INITIATIVES — Multiple resolutions would revive a process for people to circulate petitions to put issues on the statewide ballot. Mississippi had an initiative process for decades, but the state Supreme Court ruled in 2021 that the process was invalid because it required an equal number of signatures from five congressional districts and the state had dropped to four districts after the 2000 Census.

EARLY VOTING — Multiple bills would allow people to cast ballots before Election Day. Mississippi currently allows early voting for people who will be out of town on Election Day and for those who have a disability or are 65 or older.

RESTORATION OF VOTING RIGHTS — House Bill 342, by Democratic Rep. Jeffery Harness of Fayette, would automatically restore voting rights to any person who has completed a sentence for conviction on a disenfranchising crime. The current process for restoration of voting rights is for a person to seek permission of legislators and the governor, and only a few people have received this permission in recent years.

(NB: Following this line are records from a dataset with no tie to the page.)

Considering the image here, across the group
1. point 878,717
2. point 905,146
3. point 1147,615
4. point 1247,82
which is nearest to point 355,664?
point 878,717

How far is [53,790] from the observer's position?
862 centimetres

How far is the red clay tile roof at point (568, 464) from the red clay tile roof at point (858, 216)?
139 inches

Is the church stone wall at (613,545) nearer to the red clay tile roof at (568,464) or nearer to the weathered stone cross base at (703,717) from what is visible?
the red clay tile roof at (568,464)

PREGNANCY CENTER TAX CREDITS — House Bill 468 would expand tax credits for people or businesses that donate money to crisis pregnancy centers, which try to dissuade women from having abortions and provide supplies such as diapers and baby clothing. A law enacted in 2022 allowed up to $3.5 million in these tax credits. House Speaker Philip Gunn, a Republican, sponsored this year’s bill, which would allow up to $10 million in credits statewide.

PREGNANT WORKERS — Senate Bill 2114, by Democratic Sen. Angela Turner Ford of West Point, would require employers to make “reasonable accommodations” for employees who are pregnant or recovering from childbirth, such as more frequent breaks, temporary transfer to a less strenuous or hazardous position or non-bathroom space for expressing breast milk.

GENDER REASSIGNMENT — House Bill 456, by Republican Rep. Steve Massengill of Hickory Flat, would authorize child abuse charges against any parent who consents to or helps a child take puberty suppressing drugs or who allows a child to undergo medical procedures for gender reassignment; an exception would be allowed for drugs or surgery for an intersex child born without clear male or female physical characteristics.

U.S. CAPITOL STATUES — Senate Bill 2005, by Sen. John Horhn of Jackson, would create a commission to consider which two historical figures Mississippi should honor with statues inside the U.S. Capitol. Since 1931, the state’s statues have been Confederate president Jefferson Davis and James Zachariah George, a slave owner who signed the Mississippi declaration of secession before the Civil War and who later pushed to disenfranchise Black people as part of the state’s 1890 constitutional convention and then served in the U.S. Senate. House Concurrent Resolution 12, by Democratic Rep. Robert Johnson of Natchez, would replace the existing statues with figures of Hiram Revels, who in 1870 became the first Black person to serve in the U.S. Senate; and civil rights activist Fannie Lou Hamer. House Concurrent Resolution 13, by Democratic Rep. Earle Banks of Jackson, would replace the Davis statue with one of either B.B. King or Elvis Presley.